(Provided text Opens)
After-Action Review Tab
The After-Action Review tab provides structured post-incident analysis:
Incident Metrics: Four reference cards showing Time to Detect (TTD), Time to Contain (TTC), Time to Recover (TTR), and Total Duration — calculated from incident timestamps.
After-Action Report: Eight structured narrative fields with autosave:
- Summary — High-level overview of the incident and its resolution
- What Happened — Detailed chronological account of events
- Detection & Analysis — How the incident was detected and initially assessed
- Response Effectiveness — Evaluation of the response actions taken
- Root Cause Analysis — What caused the incident and contributing factors
- Impact Assessment — Business, operational, and compliance impact
- Remediation Summary — Actions taken to prevent recurrence
- Lessons Learned — Key takeaways and process improvements
AI-Assisted Drafting: Click the AI button to generate draft content for all eight fields based on the incident's timeline, actions, and metadata. Review and edit the AI suggestions before finalizing.
(Provided text Closes)
Tasks to complete:
**1)** In the After-Action Review text, shorten the paragraph that begins "Incident Metrics: Four reference cards" into a brief bulleted list that keeps its main facts.
**2)** Transcribe the After-Action Review text word for word, starting at "After-Action Report: Eight" and ending at "suggestions before finalizing.".
**3)** Name every narrative field that the After-Action Review text lists for the After-Action Report.
(Input data Opens)
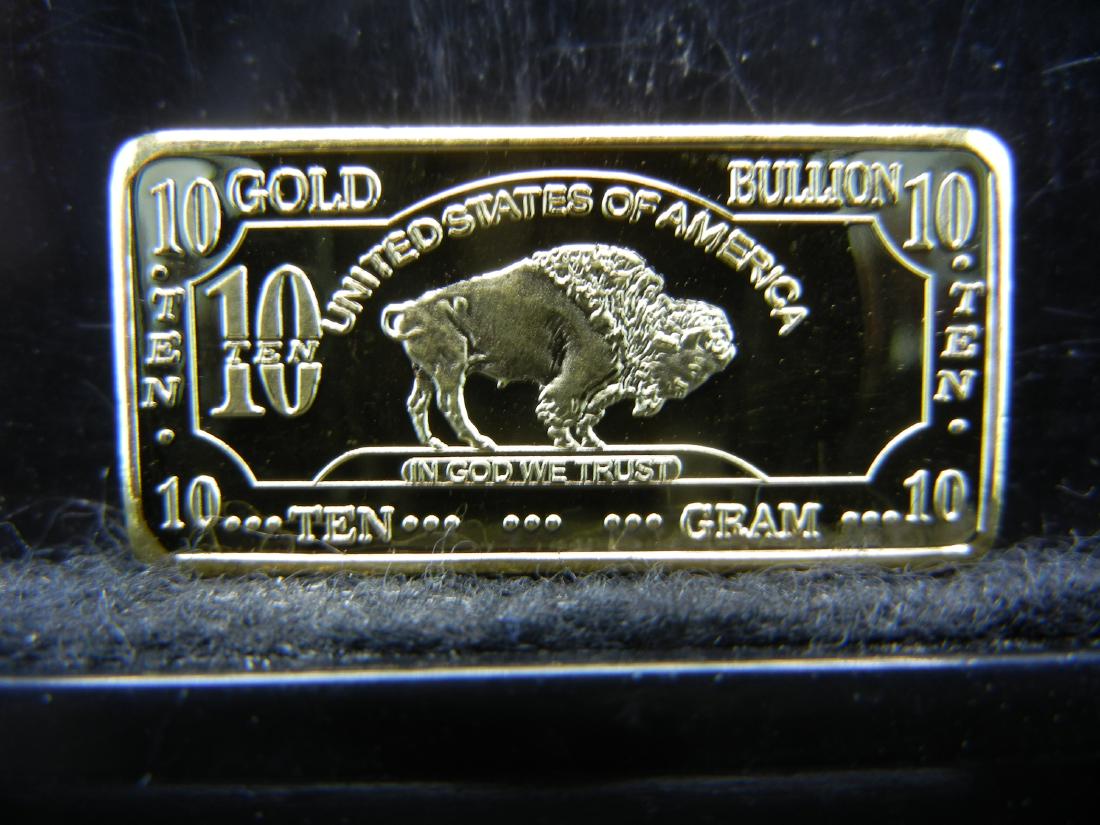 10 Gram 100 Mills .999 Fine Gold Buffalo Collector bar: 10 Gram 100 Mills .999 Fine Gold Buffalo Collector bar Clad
(Input data Closes)
Answers to the tasks:
**1)**
- Time to Detect (TTD)
- Time to Contain (TTC)
- Time to Recover (TTR)
- Total Duration
- All four appear as reference cards and are calculated from incident timestamps.

**2)**
After-Action Report: Eight structured narrative fields with autosave:
- Summary — High-level overview of the incident and its resolution
- What Happened — Detailed chronological account of events
- Detection & Analysis — How the incident was detected and initially assessed
- Response Effectiveness — Evaluation of the response actions taken
- Root Cause Analysis — What caused the incident and contributing factors
- Impact Assessment — Business, operational, and compliance impact
- Remediation Summary — Actions taken to prevent recurrence
- Lessons Learned — Key takeaways and process improvements
AI-Assisted Drafting: Click the AI button to generate draft content for all eight fields based on the incident's timeline, actions, and metadata. Review and edit the AI suggestions before finalizing.

**3)**
- Summary
- What Happened
- Detection & Analysis
- Response Effectiveness
- Root Cause Analysis
- Impact Assessment
- Remediation Summary
- Lessons Learned